I MOVED to the Ystwyth Valley for peace and quiet. This is why, as urban friends and family step over my rural threshold, a gentle reminder is offered, a reminder to partake in the rare tranquillity they find in these parts, not to gush city habits, nor recreate a chaos left behind. The word rarely works. Phones are checked though there is no signal. Arguments that don’t exist are picked. And in the forest an app is opened, then distance walked transmitted, and some faraway colleague impressed, apparently.

Similarly off message, the steady stream of old boys shoe-horned into racing leathers astride mid-life-crisis motorcycles. And the convoys of 4x4s stuffed with frustrated desk-jockeys in search of muddy puddles in which to splash. And the columns of shiny new sports cars and fume-spewing bangers in which, from now until the middle of autumn, peacocking Englishmen process and pose past my front door. An unending parade of middle-aged insecurity, throttling up unnecessarily and entirely missing the point of being in a wilderness.

A personal upside to lockdown was thousands of noisy interloping baby-boomers staying home. Our hills suddenly and blissfully free of weekend warriors. The sobering downside, tens of thousands of thoughtful visitors who come to mid-Wales to appreciate coast, dramatic landscape, star-filled skies, and calm, they stayed home too. The village shop closed.

It was back in 2019 that outgoing leader of Ceredigion council, Ellen ap Gwynn, warned mid-Wales would become little more than a tourist playground unless plans to boost the region’s economy succeeded. As though necessary, lockdown provided an apocalyptic preview to the precarious nature of an economy over-reliant upon tourism. The effects of vanished tourists were not only felt by public-facing businesses, in an acceleration of already rapid town centre denudation, but also in undermining broader business confidence, so hastening a recently highlighted ‘great resignation’ (Mid Wales hit by the ‘Great Resignation’ Cambrain News, 17 March). With little progressed since Gwynn’s dire pronouncement, again mid-Wales crosses fingers in hope of a few months of fair weather.

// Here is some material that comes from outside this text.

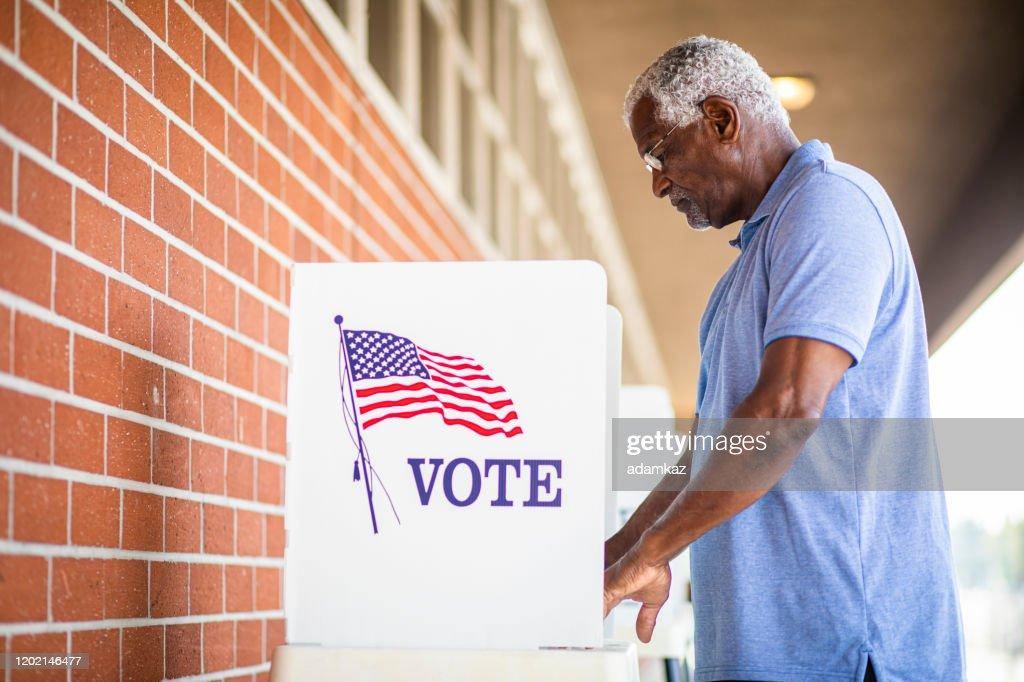 Senior Black Man Voting at Booth : Stock Photo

With an imperative to develop economic diversity remaining, the heralded Levelling Up programme, upon no inspection, might appear the vehicle to achieve such a boost. But scanning the scant website and airy White Paper, nothing concrete or of moment is revealed; what a cynic might describe as vague platitudes published conveniently ahead of an election. So where are alternative local plans for subsidised start-ups, for a creative industry or tech-hub? Where are local opportunities for aspirational graduates beyond bar-work and caregiving? And what about those often-mused-over town centres?

Time is overdue for our region’s councils to either properly support or repurpose crumbling town centres; this has been said. It is less understood that councils own a meaningful number of the region’s distressed shops and bars. So why wait for struggling retail tenants and leaseholders to beg for unlikely grants, or cease trading, before taking action? Why is it not policy to redevelop public stock in cooperation with existing businesses? An immediate boost for dilapidated high streets, local contractors, as well as for wider confidence.

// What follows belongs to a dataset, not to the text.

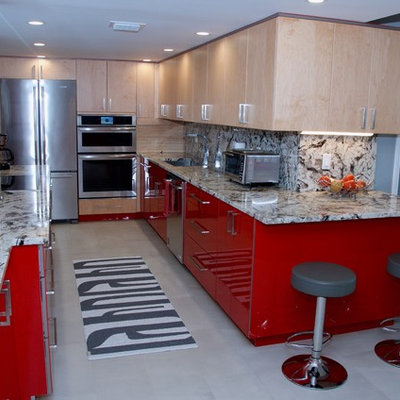 Inspiration for a large contemporary galley kitchen remodel in Miami with an undermount sink, flat-panel cabinets, red cabinets, granite countertops, stainless steel appliances and a peninsula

And on an embarrassingly practical level, how is it still quicker (and usually cheaper) to travel from London to any other European destination, than to the west coast of Wales? Therefore, most obviously, meaningful investment in transport infrastructure to adequately serve mid-Wales’s businesses and tourist industry alike. Hardly a revolutionary idea; a speedier link from Cardiff, Liverpool, or Birmingham, is the first plea of every leg-stretching visitor.

Finally, on a selfish note, of course I urge national neighbours to visit mid-Wales, just not to seek out the noisiest available transport to get here.